# Zur Aufgabe
Schreibe den Text über Risikomanagement und die Lehren aus der Finanzkrise im Anschluss an seinen letzten Satz weiter.

# Quelle

In den letzten zwei, drei Jahren waren extremen Turbulenzen und Verwerfungen an den Finanzmärkten zu beobachten. Sie haben uns vor Augen geführt, wie wichtig Risikomanagement für den Investmentprozess ist. Die Finanzkrise hebt dabei mehrere Schlüsselthemen hervor.

Das erste ist die Rolle der Liquidität. Investoren haben immer auf Liquidität geachtet, aber die Krise hat gezeigt, dass sie noch viel entscheidender ist, als man es sich davor vorstellte. Liquidität ist überlebensnotwendig, um finanziellen Verpflichtungen nachkommen zu können.

Zweitens, quantitative Modelle sind in unserer Branche allgegenwärtig und können dabei helfen, Investmentstrategien und –ergebnisse stark zu verbessern. Es sind aber nur Modelle – und sie basieren auf Annahmen. Die letzten Jahre haben zahlreiche Beispiele dafür geliefert, wie diese Annahmen verletzt werden können. Daher sollte man sehr umsichtig damit umgehen und vor allem ein gutes Verständnis für diese Annahmen entwickeln.

Der dritte Punkt bezieht sich auf das Thema Datenqualität und –integrität. Die Krise hat gezeigt, dass man Ressourcen dafür einsetzen sollte, um Daten besser zu verstehen, zu bewerten und deren Qualität zu kontrollieren.

Ein aktuell viel diskutiertes Thema sind politische Risiken. Wir haben früher dazu geneigt, diese vor allem im Zusammenhang mit Schwellen- und Entwicklungsländern zu sehen. Die Ereignisse in letzter Zeit zeigen aber, dass auch politische Entscheidungen, die in wichtigen Finanzzentren und Hauptstädten getroffen werden, zu starken Bewegungen auf den Finanzmärkten führen können.

# Datenteil
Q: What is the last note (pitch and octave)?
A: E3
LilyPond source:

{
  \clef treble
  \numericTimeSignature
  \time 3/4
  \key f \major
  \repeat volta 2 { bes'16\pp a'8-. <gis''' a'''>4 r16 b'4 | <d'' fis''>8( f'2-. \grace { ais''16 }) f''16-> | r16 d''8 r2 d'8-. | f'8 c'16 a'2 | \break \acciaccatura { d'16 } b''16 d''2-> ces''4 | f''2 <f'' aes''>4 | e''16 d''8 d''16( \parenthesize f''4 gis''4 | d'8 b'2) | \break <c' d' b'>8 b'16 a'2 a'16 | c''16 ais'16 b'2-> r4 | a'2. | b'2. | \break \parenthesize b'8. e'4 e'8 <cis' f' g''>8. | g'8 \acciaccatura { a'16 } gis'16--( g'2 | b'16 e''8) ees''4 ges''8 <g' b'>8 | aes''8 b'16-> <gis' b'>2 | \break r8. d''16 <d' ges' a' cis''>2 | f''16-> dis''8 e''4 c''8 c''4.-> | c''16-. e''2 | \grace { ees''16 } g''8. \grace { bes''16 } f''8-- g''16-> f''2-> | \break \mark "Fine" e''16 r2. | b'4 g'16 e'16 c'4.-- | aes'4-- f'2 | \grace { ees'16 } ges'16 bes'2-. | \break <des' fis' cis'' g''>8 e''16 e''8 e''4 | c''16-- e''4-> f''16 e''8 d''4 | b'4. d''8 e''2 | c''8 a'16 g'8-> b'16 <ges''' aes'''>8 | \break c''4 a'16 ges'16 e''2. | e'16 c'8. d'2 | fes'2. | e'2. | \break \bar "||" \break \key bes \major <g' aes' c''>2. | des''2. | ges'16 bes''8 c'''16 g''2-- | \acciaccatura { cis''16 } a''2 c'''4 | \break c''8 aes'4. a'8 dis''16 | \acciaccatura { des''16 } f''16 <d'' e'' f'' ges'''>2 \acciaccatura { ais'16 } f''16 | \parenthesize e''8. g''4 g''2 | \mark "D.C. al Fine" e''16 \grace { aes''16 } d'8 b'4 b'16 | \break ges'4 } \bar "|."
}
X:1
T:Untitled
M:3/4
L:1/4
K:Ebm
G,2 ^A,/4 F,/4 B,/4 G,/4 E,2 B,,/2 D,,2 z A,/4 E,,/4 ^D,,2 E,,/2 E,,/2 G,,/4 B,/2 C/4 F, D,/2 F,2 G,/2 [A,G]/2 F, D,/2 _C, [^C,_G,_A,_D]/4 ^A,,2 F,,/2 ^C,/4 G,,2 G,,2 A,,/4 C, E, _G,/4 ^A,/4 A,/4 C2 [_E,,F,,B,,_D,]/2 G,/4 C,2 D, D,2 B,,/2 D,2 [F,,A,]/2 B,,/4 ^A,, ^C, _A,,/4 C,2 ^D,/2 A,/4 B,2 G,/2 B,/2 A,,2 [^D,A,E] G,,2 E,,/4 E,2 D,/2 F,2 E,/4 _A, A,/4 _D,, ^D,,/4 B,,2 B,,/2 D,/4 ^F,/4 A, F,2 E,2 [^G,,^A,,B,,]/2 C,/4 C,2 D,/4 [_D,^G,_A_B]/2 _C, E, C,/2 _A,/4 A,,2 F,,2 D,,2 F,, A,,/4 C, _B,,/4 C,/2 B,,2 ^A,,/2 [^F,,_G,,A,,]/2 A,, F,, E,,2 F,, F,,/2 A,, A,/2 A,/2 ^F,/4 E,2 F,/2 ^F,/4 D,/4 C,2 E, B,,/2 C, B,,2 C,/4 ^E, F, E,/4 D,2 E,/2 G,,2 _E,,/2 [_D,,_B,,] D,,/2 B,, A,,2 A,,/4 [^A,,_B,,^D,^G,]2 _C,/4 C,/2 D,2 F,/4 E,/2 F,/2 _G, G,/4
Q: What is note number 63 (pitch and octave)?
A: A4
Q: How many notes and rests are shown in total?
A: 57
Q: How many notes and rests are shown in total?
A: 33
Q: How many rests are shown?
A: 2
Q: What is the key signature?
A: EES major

# Ergebnis
Was bedeutet das für das Risikomanagement in der Investmentbranche?

Für Vermögensverwalter sollte eine langfristige Verpflichtung zu gutem Risikomanagement ein Kernthema sein, auch in Bezug auf die (Personal)ausstattung und die Firmenkultur. Konzepte, Ideen und Bedeutung der Risikosteuerung sollten bei Anlageentscheidungen eine zentrale Rolle spielen.

Risiko wird oft mit Volatilität gleichgesetzt.

Das stimmt. Dabei gibt es weitere Arten von Risiken, z.B. die Bewertung: Wenn sich Kurse sehr stark verändern, wenn die Bewertungen in die eine oder andere Richtung sehr stark strapaziert werden, kann dies zu stark asymmetrischen Risiken führen. Daher ist es von großer Bedeutung, die Bewertung eines Wertpapiers zu verstehen.

Was sagen Ihnen die aktuellen Volatilitäten und Kurse?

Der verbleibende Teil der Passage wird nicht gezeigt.